JOB => Exactly as written, please set down all of the entries again, with no pictures.

* begin AVAILABLE RECORDS *

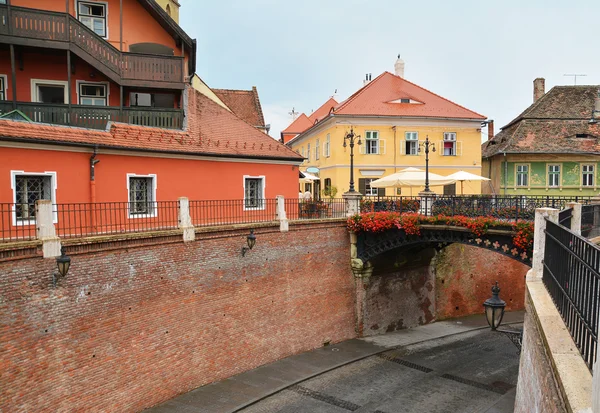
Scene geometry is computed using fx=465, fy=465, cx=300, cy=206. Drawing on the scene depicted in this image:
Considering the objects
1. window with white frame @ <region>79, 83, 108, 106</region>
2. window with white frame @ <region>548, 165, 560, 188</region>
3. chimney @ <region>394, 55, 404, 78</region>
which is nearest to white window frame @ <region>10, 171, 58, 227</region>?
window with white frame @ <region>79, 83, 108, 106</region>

* end AVAILABLE RECORDS *

ANSWER TO THE PROBLEM =>
Scene geometry is computed using fx=465, fy=465, cx=300, cy=206. Drawing on the scene depicted in this image:
Considering the objects
1. window with white frame @ <region>79, 83, 108, 106</region>
2. window with white frame @ <region>548, 165, 560, 188</region>
3. chimney @ <region>394, 55, 404, 78</region>
which is nearest to white window frame @ <region>10, 171, 58, 227</region>?
window with white frame @ <region>79, 83, 108, 106</region>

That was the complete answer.